Title : Multileaved Comparisons for Fast Online Evaluation

Presenter Anne Schuth
Abstract Evaluation methods for information retrieval systems come in three types: offline evaluation, using static data sets annotated for relevance by human judges; user studies, usually conducted in a lab- based setting; and online evaluation, using implicit signals such as clicks from actual users. For the latter, preferences between rankers are typically inferred from implicit signals via interleaved comparison methods, which combine a pair of rankings and display the result to the user. We propose a new approach to online evaluation called multileaved comparisons that is useful in the prevalent case where designers are interested in the relative performance of more than two rankers. Rather than combining only a pair of rankings, multileaved comparisons combine an arbitrary number of rankings. The resulting user clicks then give feedback about how all these rankings compare to each other. We propose two specific multi- leaved comparison methods. The first, called team draft multileave, is an extension of team draft interleave. The second, called optimized multileave, is an extension of optimized interleave and is designed to handle cases where a large number of rankers must be multileaved. We present experimental results that demonstrate that both team draft multileave and optimized multileave can accurately determine all pairwise preferences among a set of rankers using far less data than the interleaving methods that they extend.

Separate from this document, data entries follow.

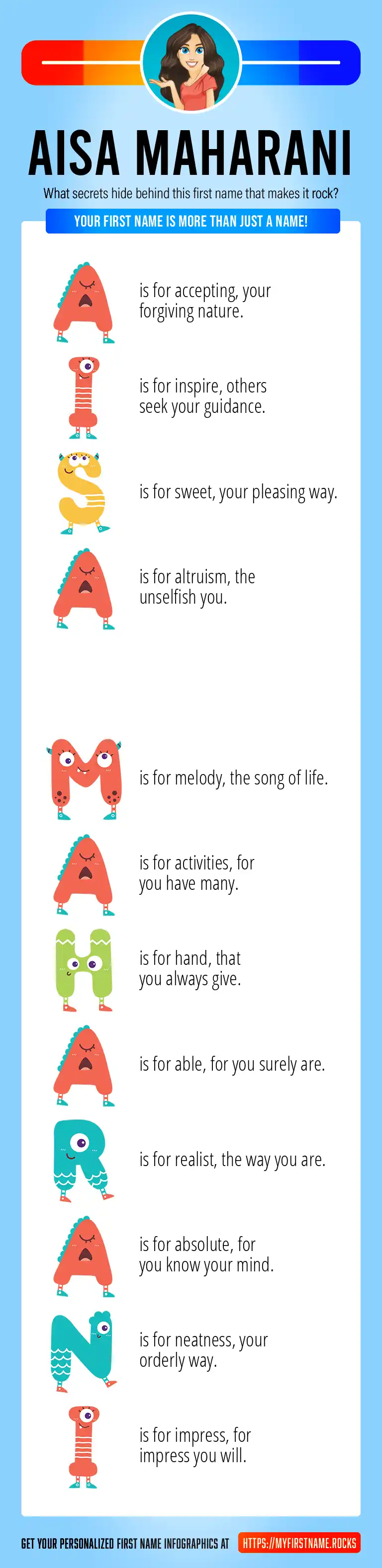 AISA MAHARANI

What secrets hide behind this first name that makes it rock?

YOUR FIRST NAME IS MORE THAN JUST A NAME!

A is for accepting, your forgiving nature.

I is for inspire, others seek your guidance.

S is for sweet, your pleasing way.

A is for altruism, the unselfish you.

M is for melody, the song of life.

A is for activities, for you have many.

H is for hand, that you always give.

A is for able, for you surely are.

R is for realist, the way you are.

A is for absolute, for you know your mind.

N is for neatness, your orderly way.

I is for impress, for impress you will.

GET YOUR PERSONALIZED FIRST NAME INFOGRAPHICS AT HTTPS://MYFIRSTNAME.ROCKS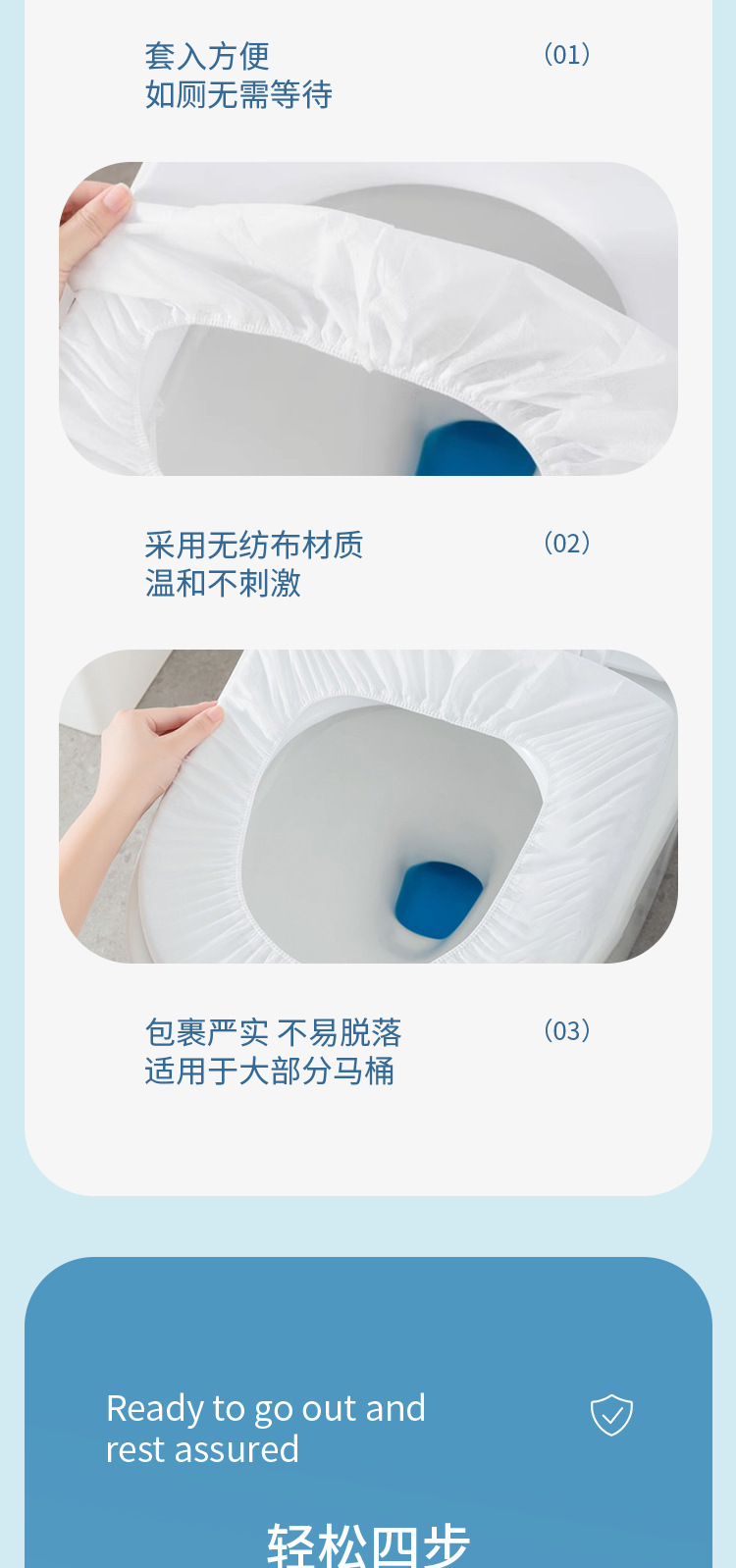 套入方便
如厕无需等待

(01)

采用无纺布材质
温和不刺激

(02)

包裹严实 不易脱落
适用于大部分马桶

(03)

Ready to go out and rest assured

轻松四步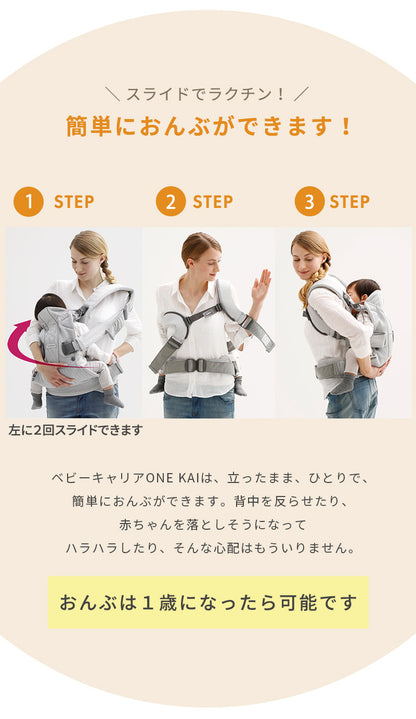 ＼ スライドでラクチン！ ／

簡単におんぶができます！

1 STEP

2 STEP

3 STEP

左に2回スライドできます

ベビーキャリアONE KAIは、立ったまま、ひとりで、簡単におんぶができます。背中を反らせたり、赤ちゃんを落としそうになってハラハラしたり、そんな心配はもういりません。

おんぶは１歳になったら可能です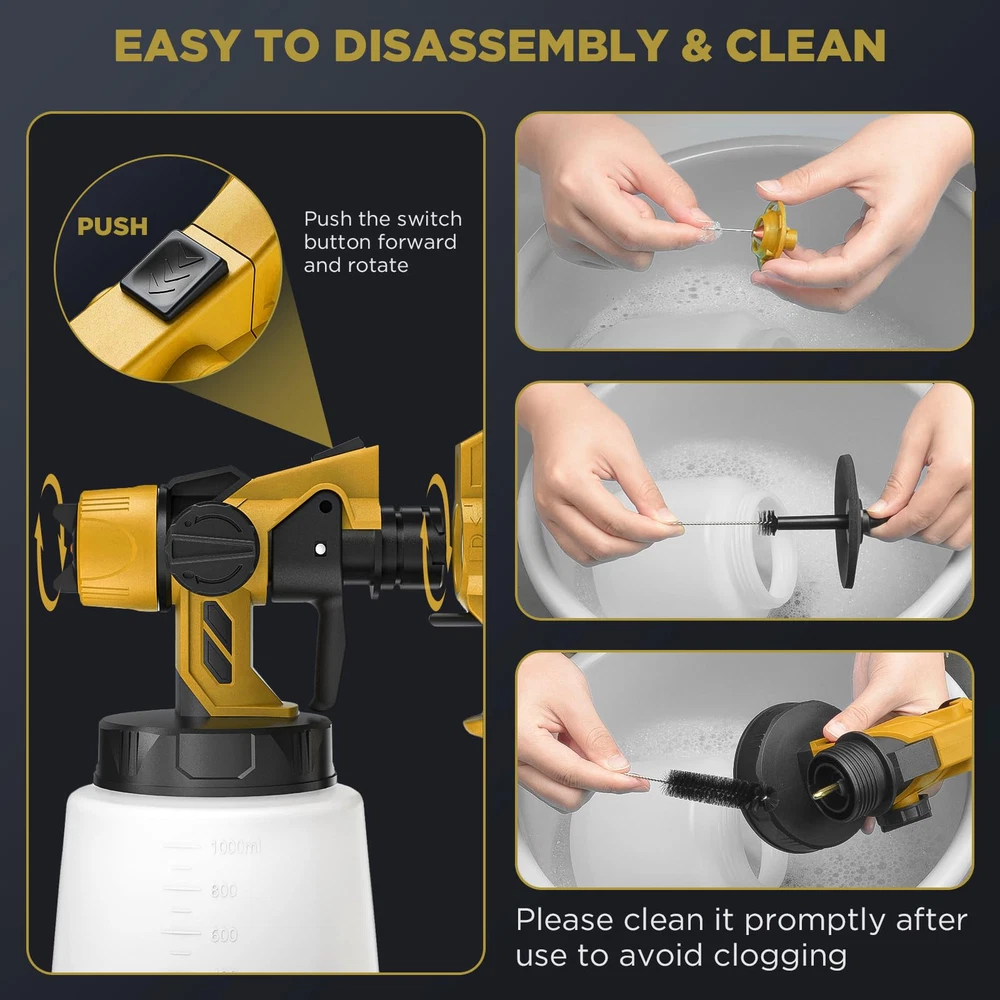 EASY TO DISASSEMBLY & CLEAN

PUSH

Push the switch button forward and rotate

1000ml
800
600

Please clean it promptly after use to avoid clogging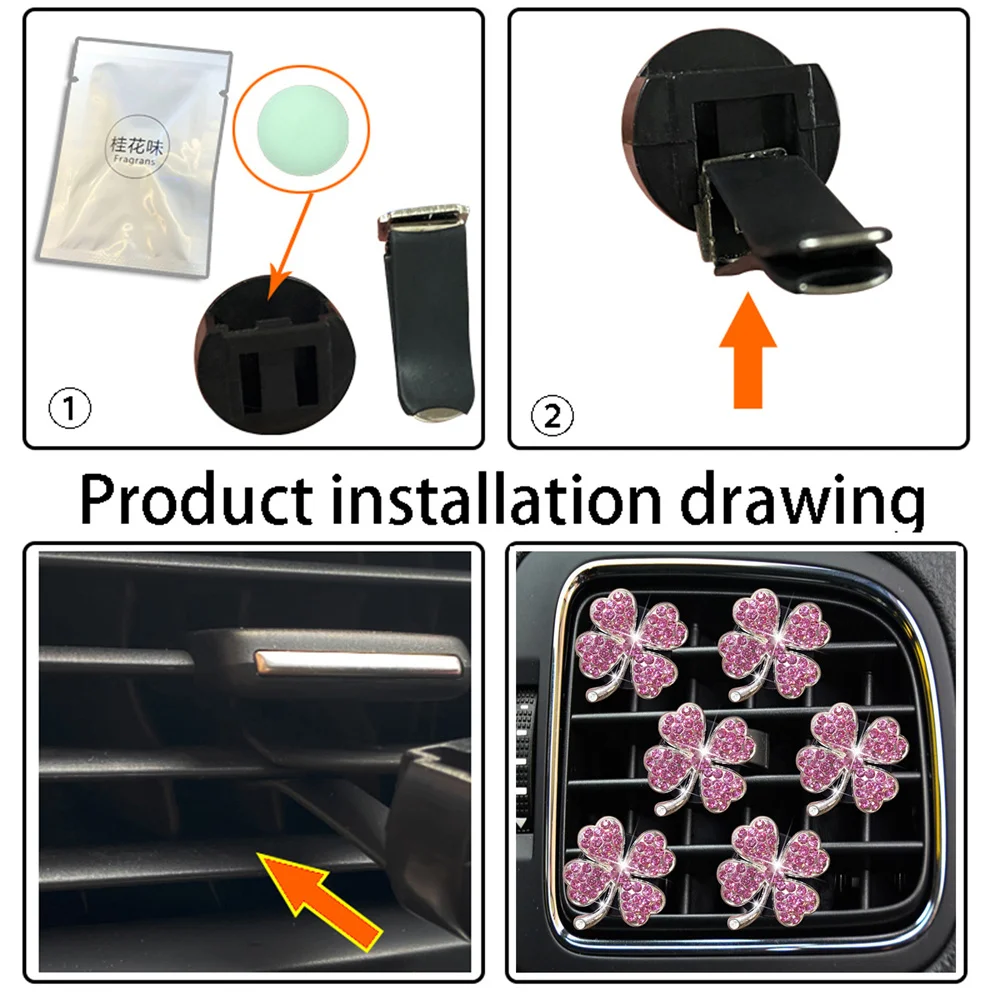 桂花味
Fragrans

①

②

Product installation drawing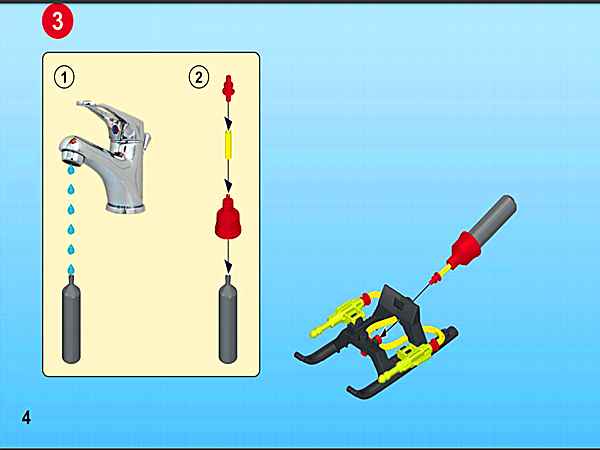 3

1

2

4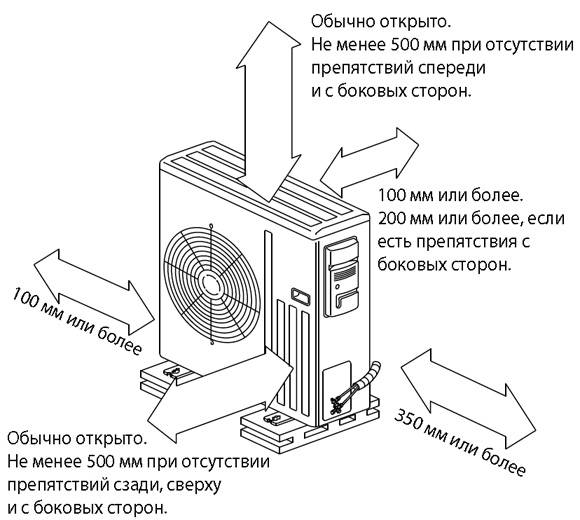 Обычно открыто.
Не менее 500 мм при отсутствии препятствий спереди и с боковых сторон.

100 мм или более.
200 мм или более, если есть препятствия с боковых сторон.

100 мм или более

350 мм или более

Обычно открыто.
Не менее 500 мм при отсутствии препятствий сзади, сверху и с боковых сторон.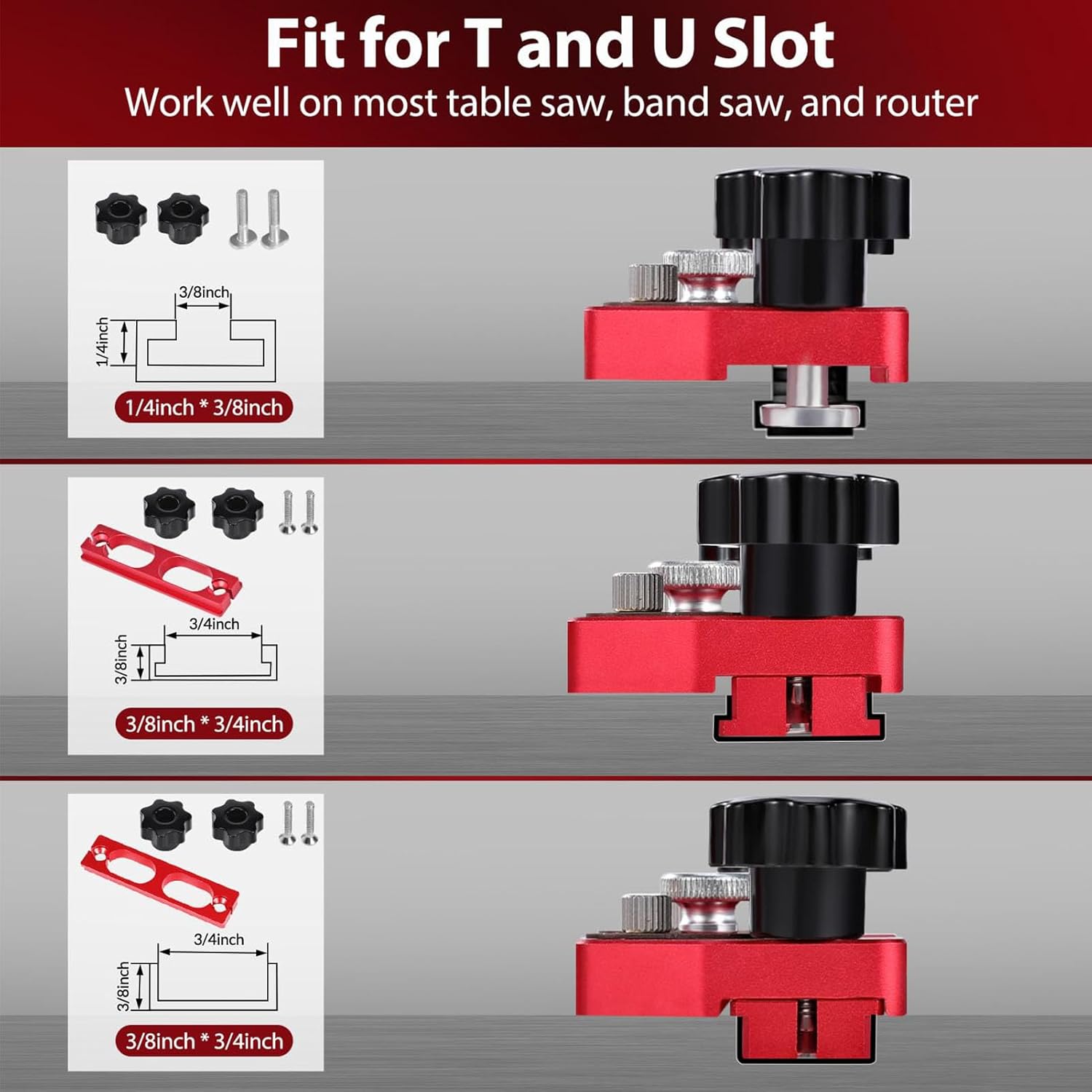 Fit for T and U Slot
Work well on most table saw, band saw, and router

3/8inch
1/4inch
1/4inch * 3/8inch

3/4inch
3/8inch
3/8inch * 3/4inch

3/4inch
3/8inch
3/8inch * 3/4inch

Title : Representing the Structure of Images for Language Generation and Image Search

Presenter Desmond Elliott
Abstract One approach to representing images is as a bag-of-regions vector, but this representation discards potentially useful information about the spatial and semantic relationships between the parts of the image. The central argument of the research is that capturing and encoding the relationships between parts of an image will improve the performance of downstream tasks. A simplifying assumption throughout the talk is that we have access to gold-standard object annotations. The first part of this talk will focus on the Visual Dependency Representation: a novel structured representation that captures region-region relationships in an image. The key idea is that images depicting the same events are likely to have similar spatial relationships between the regions contributing to the event. We explain how to automatically predict Visual Dependency Representations using a modified graph-based statistical dependency parser. Our approach can exploit features from the region annotations and the description to predict the relationships between objects in an image. The second part of the talk will show that adopting Visual Dependency Representations of images leads to significant improvements on two downstream tasks. In an image description task, we find improvements compared to state-of-the-art models that use either external text corpora or region proximity to guide the generation process. Finally, in an query-by-example image retrieval task, we show improvements in Mean Average Precision and the precision of the top 10 images compared to a bag-of-terms approach.